■ Provided passage:
===
Advanced Solr plugin configuration

In the installation section you have already seen how to set up the Querqy query parser and the Querqy query component in solrconfig.xml:

<!--
    Add the Querqy query parser.
-->
<queryParser name="querqy" class="querqy.solr.DefaultQuerqyDismaxQParserPlugin"/>

<!--
   Override the default QueryComponent.
-->
<searchComponent name="query" class="querqy.solr.QuerqyQueryComponent"/>

This section will explain additional configuration options:

  • The term query cache that avoids building Lucene queries for sub-queries created in query rewriting that never match in specific fields

  • The info logging for query rewriters

  • The parser for the user query string

Term query cache

When you configure rewriting rules in Querqy’s ‘Common Rules Rewriter’, in most cases you will not specify field names on the right-hand sides. For example, you would use a synonym rule to say that if the user enters a query ‘personal computer’, Solr should also search for ‘pc’ and Querqy would automatically create field-specific queries like ‘name:pc’, ‘description:pc’, ‘color:pc’ etc. for the right-hand side of the synonym rule.
===
■ Required tasks:
A. From the Querqy configuration page, return the passage starting at "Advanced Solr plugin" and ending at "Querqy query parser.".
B. In the Querqy configuration page, which class is given for the query parser named "querqy"?
C. Continue the Querqy configuration page from its final sentence.

■ Available data:
===
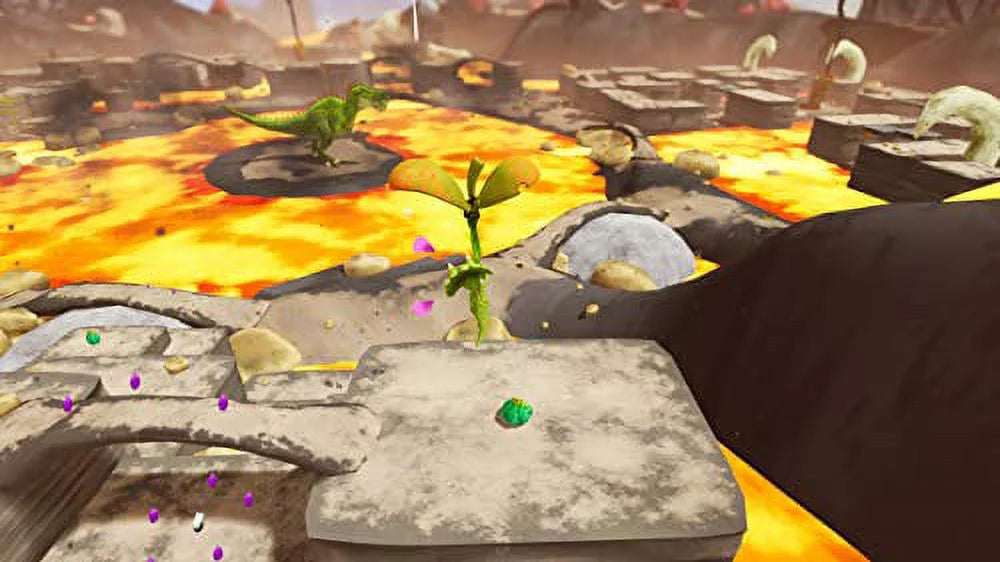 (Nintendo Switch) Gigantosaurus The Game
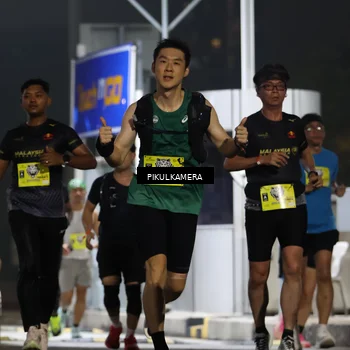 Runner Photo 7080233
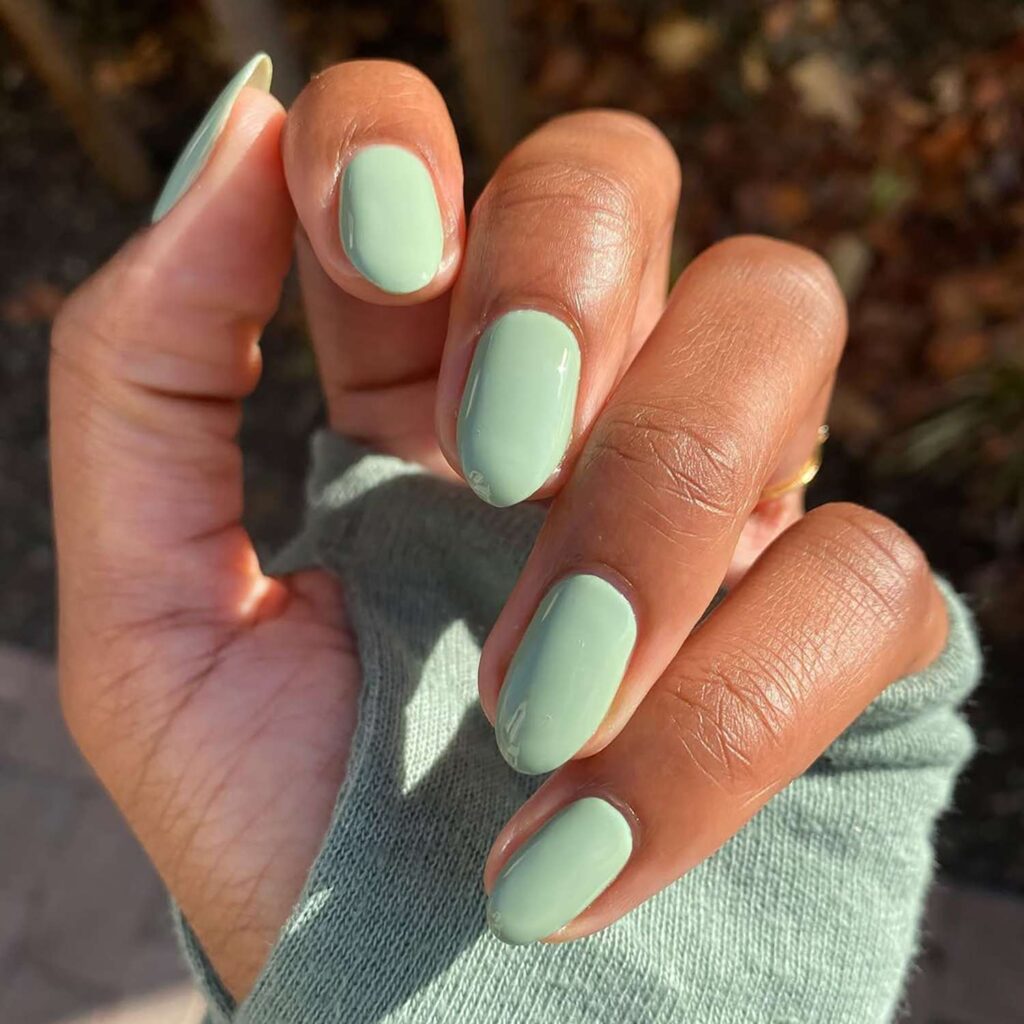 Spring Nail Ideas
===
■ Answers for the exercise:
A.
Advanced Solr plugin configuration

In the installation section you have already seen how to set up the Querqy query parser and the Querqy query component in solrconfig.xml:

<!--
    Add the Querqy query parser.

B. querqy.solr.DefaultQuerqyDismaxQParserPlugin

C.
On the other hand, it is very unlikely that an input term would have matches in all fields that are given in the ‘gqf’/’qf’ parameters. In the example, it is very unlikely that there would be a document having the term ‘pc’ in the ‘color’ field.

You can configure Querqy to check on startup/core reloading/commit (= when opening a searcher) whether the terms on the right-hand side of the rules have matches in the query fields and cache this information. If there is no document matching the right-hand side term in a given field, the field-specific query will not be executed again until Solr opens a new searcher. Caching this information can speed up Querqy considerably, especially if there are many query fields.

Cache configuration (solrconfig.xml):

<query>
  <!-- Place a custom cache in the <query> section: -->
  <cache name="querqyTermQueryCache"
         class="solr.LFUCache"
         size="1024"
         initialSize="1024"
         autowarmCount="0"
         regenerator="solr.NoOpRegenerator"
  />

  <!--
    A preloader for the cache, called when Solr is started up or when
    the core is reloaded.
  -->
  <listener event="firstSearcher" class="querqy.solr.TermQueryCachePreloader">
    <!--
      The fields for which Querqy pre-checks and caches whether the
      right-hand side terms match. Normally the same set of fields like
      in qf/gqf but you could omit fields that are very quick to query.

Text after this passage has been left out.